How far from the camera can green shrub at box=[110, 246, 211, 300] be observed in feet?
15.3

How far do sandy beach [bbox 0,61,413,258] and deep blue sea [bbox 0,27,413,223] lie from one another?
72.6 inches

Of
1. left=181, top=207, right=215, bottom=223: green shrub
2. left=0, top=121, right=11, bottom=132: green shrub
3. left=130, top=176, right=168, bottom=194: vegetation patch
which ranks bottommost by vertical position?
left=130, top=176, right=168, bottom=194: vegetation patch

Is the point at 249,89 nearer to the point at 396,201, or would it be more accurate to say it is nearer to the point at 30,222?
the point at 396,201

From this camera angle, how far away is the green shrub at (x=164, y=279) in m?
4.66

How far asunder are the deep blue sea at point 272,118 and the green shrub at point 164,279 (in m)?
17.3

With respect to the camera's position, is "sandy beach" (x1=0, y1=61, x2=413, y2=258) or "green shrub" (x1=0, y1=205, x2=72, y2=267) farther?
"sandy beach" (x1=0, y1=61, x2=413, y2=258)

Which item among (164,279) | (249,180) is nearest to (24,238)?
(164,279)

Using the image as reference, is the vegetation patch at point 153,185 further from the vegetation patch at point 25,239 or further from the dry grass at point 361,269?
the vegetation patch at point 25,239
━━━
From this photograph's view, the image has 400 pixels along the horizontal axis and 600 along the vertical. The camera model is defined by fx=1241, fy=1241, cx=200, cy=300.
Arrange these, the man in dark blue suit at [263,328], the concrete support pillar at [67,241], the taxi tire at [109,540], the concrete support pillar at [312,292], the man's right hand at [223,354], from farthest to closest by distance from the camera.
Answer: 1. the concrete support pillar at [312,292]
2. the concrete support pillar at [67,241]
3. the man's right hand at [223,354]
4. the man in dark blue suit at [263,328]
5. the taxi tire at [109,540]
━━━
● Given request: Locate each line in the listing above that contains the string "vertical" with matching case, and copy those lines out in full.

● Reply to the task:
which ranks bottommost by vertical position?
From this photograph's view, the image has 400 pixels along the horizontal axis and 600 along the vertical. The camera model is defined by fx=1241, fy=1241, cx=200, cy=300.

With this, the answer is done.